В переводе на нормальный, человеческий язык сказанное означало следующее. Поскольку по итогам перестрелки возле «Эрмитажа» следствие ЦАО обязано возбудить уголовное дело по статье «умышленное убийство, совершенное при отягчающих обстоятельствах», и оно его возбудит. Некие неизбежные в таких случаях оперативно-следственные телодвижения выполнить придётся, но особой нужды рыть землю носом нет, так как в любой момент это дело можно прекратить в соответствии с пунктом четыре части первой статьи двадцать четвёртой Уголовно-процессуального кодекса на основании смерти подозреваемого…
Андрей, понятное дело, не впервые сталкивался с подобным стечением обстоятельств. Будучи по складу характера бойцом, сдаваться без боя он не привык, но прерогатива принятия решения о судьбе уголовного дела всецело принадлежала следователю. Оперская же доля – всестороннее содействие и выполнение поручений этого самого следователя. А соблазн избавиться от бесперспективного дела подогревался ещё и тем, что применение двадцать четвёртой не отражалось негативно на статистике, будь она неладна! Ведь, с некоторой натяжкой, конечно, преступление будет формально считаться не то чтобы совсем уж раскрытым, но, как минимум, не портящим позитивной отчётности, что и руководство следственным комитетом, и розыскное начальство устроило бы целиком и полностью.

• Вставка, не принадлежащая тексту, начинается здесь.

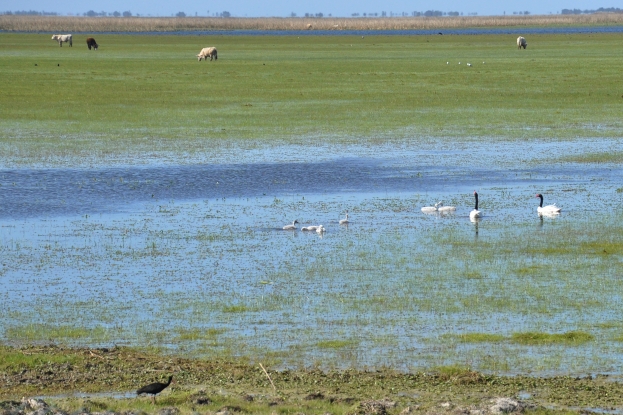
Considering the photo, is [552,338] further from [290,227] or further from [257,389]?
[290,227]

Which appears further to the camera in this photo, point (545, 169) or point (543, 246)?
point (545, 169)

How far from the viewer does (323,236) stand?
17.5 m

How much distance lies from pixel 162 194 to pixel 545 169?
8922mm

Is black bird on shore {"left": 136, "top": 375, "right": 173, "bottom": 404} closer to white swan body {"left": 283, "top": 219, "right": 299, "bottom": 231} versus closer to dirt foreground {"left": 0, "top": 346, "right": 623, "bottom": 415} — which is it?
dirt foreground {"left": 0, "top": 346, "right": 623, "bottom": 415}

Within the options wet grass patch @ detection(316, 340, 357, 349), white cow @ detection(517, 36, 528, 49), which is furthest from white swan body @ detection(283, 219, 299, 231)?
white cow @ detection(517, 36, 528, 49)

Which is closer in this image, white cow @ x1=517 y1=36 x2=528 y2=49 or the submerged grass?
the submerged grass

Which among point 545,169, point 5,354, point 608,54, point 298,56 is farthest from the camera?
point 298,56

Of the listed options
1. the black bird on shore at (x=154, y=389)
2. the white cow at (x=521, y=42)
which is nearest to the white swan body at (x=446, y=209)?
the black bird on shore at (x=154, y=389)

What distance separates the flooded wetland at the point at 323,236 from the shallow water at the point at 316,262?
0.05 m

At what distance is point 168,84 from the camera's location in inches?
1839

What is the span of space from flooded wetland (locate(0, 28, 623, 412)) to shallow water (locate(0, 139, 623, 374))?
0.05 m

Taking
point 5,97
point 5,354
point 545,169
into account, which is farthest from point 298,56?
point 5,354

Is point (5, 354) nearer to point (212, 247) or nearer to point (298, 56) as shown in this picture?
point (212, 247)

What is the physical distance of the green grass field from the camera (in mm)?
30234
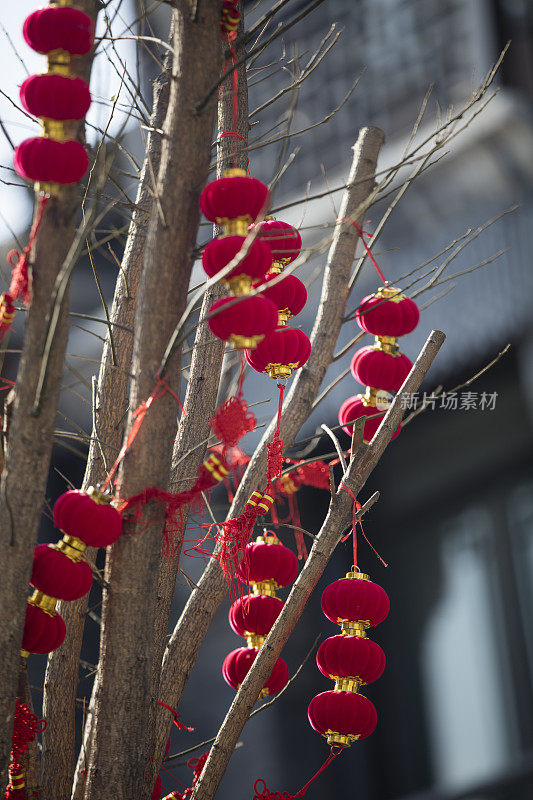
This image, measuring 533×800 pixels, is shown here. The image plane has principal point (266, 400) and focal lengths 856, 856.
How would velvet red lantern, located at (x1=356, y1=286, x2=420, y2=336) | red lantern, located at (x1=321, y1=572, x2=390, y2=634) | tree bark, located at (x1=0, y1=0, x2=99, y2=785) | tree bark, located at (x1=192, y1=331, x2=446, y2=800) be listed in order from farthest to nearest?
velvet red lantern, located at (x1=356, y1=286, x2=420, y2=336)
red lantern, located at (x1=321, y1=572, x2=390, y2=634)
tree bark, located at (x1=192, y1=331, x2=446, y2=800)
tree bark, located at (x1=0, y1=0, x2=99, y2=785)

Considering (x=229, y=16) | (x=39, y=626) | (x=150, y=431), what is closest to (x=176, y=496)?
(x=150, y=431)

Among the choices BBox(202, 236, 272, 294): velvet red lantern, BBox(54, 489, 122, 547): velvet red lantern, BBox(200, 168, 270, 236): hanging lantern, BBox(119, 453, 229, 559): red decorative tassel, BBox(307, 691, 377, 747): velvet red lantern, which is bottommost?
BBox(307, 691, 377, 747): velvet red lantern

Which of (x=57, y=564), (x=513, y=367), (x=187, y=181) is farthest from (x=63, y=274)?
(x=513, y=367)

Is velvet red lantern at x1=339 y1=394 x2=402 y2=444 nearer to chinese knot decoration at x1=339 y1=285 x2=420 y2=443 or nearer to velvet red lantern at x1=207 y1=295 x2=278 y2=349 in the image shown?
chinese knot decoration at x1=339 y1=285 x2=420 y2=443

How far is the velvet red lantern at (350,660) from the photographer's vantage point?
43.9 inches

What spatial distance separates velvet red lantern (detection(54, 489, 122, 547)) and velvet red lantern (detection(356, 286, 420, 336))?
0.54 meters

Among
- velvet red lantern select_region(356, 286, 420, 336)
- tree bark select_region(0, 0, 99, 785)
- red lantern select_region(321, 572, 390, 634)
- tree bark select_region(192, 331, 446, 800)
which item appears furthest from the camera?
velvet red lantern select_region(356, 286, 420, 336)

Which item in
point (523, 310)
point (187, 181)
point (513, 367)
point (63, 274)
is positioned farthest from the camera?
point (513, 367)

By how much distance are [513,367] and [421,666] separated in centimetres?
107

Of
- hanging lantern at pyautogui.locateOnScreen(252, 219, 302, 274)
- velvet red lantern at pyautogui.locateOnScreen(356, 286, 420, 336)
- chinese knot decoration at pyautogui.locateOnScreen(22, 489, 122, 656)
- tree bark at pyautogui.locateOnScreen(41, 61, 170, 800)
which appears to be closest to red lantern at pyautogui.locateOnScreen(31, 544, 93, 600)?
chinese knot decoration at pyautogui.locateOnScreen(22, 489, 122, 656)

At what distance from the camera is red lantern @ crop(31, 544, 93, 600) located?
0.92 m

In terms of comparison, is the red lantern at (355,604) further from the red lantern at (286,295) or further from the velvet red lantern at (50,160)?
the velvet red lantern at (50,160)

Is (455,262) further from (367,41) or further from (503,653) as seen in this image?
(503,653)

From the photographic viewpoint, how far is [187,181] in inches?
38.4
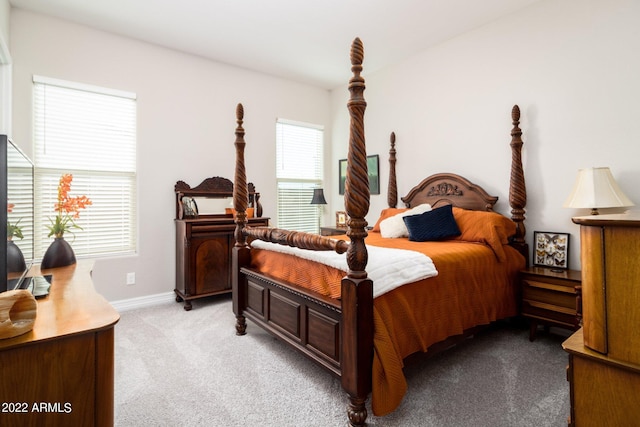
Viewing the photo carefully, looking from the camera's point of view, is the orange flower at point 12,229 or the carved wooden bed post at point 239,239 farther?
the carved wooden bed post at point 239,239

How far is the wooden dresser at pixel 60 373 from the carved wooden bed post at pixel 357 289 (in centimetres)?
103

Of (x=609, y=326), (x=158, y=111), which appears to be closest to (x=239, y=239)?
(x=158, y=111)

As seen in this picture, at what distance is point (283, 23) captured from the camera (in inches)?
127

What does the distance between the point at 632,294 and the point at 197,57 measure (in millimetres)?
4361

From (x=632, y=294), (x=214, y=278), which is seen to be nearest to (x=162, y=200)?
(x=214, y=278)

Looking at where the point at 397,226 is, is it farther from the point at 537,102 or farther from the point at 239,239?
the point at 537,102

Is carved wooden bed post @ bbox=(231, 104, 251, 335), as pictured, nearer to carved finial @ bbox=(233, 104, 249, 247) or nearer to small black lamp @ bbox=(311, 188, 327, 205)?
carved finial @ bbox=(233, 104, 249, 247)

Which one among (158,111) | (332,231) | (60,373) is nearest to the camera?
(60,373)

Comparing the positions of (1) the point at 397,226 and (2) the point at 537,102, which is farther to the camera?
(1) the point at 397,226

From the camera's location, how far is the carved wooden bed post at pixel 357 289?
1.64 m

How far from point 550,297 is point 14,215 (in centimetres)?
343

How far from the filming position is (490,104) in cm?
327

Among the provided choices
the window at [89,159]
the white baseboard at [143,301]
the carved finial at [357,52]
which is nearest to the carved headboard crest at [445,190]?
the carved finial at [357,52]

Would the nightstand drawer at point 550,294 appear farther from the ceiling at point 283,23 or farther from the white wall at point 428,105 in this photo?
the ceiling at point 283,23
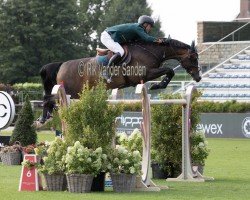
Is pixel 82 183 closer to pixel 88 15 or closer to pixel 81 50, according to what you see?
pixel 81 50

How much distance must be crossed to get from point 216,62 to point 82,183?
34524 mm

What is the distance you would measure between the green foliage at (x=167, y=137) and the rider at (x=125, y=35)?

Впрочем, последние слова Ширшова пролились сладостным бальзамом на душу, ибо он недвусмысленно дал понять, что ежели розыск, в лице Гришина, горит желанием докопаться до сути произошедшего, флаг ему в руки и в довесок всяческая возможная поддержка со стороны лично Ширшова. Андрею такого заверения было вполне достаточно, потому как какой-нибудь другой следак – а они разные бывают – при наличии палочки-выручалочки, в виде упомянутой статьи двадцать четыре, и сам шевелиться не станет, и другим работать не даст.